"The place was pretty trashed. Just lots of debris. Things were blown over and broken," described Georgia Stasulis as she looked around her store.
It took Stasulis and her husband years to grow "Beatline Nursery" into a successful business. It didn't take long for Hurricane Katrina to destroy three decades of hard work.
"To lose all of your plants, that's devastating. It's just depressing to not be open, and not be in business. This is my life," said Stasulis.
After months of reflecting, the couple knew they had to rebuild.
"So many people asked if we're going to be coming back. I just think people are just ready for some color. They've been looking at piles of debris, trash, and devastation," Al Stasulis said.
"I had a beautiful maple and it fell on top of my wife's car," said Dominick Fimiano.
He is one of many loyal customers who are thrilled to see the nursery blooming again.
"I got to get my yard back in shape. I lost just about all of my, I lost a beautiful silver maple. I'm trying to put back what's been gone. It'll take years to come back. We lost too much here," Fimiano said.
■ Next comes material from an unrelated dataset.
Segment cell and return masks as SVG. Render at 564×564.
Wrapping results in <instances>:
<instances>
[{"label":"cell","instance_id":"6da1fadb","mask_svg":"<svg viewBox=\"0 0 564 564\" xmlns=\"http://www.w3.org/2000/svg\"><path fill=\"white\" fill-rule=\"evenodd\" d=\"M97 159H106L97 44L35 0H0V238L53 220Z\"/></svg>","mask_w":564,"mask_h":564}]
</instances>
For Nancy Garziano, the store's reopening so close to spring has a deeper meaning.
"It's a renewal of life and color, and making my place look pretty again," Garziano said.
The Stasulis' have deep roots in South Mississippi. That's why they're willing to stay to plant the seeds of hope in a community left barren by Katrina.
"It feels good. It's what we do. It's our life. It's just what we're here for. The beauty of plants and to share that," Georgia Stasulis said.
Katrina also destroyed 20 greenhouses at "Beatline Nursery," so the business is still trying to repair those facilities and replace all the crops and plants that were lost.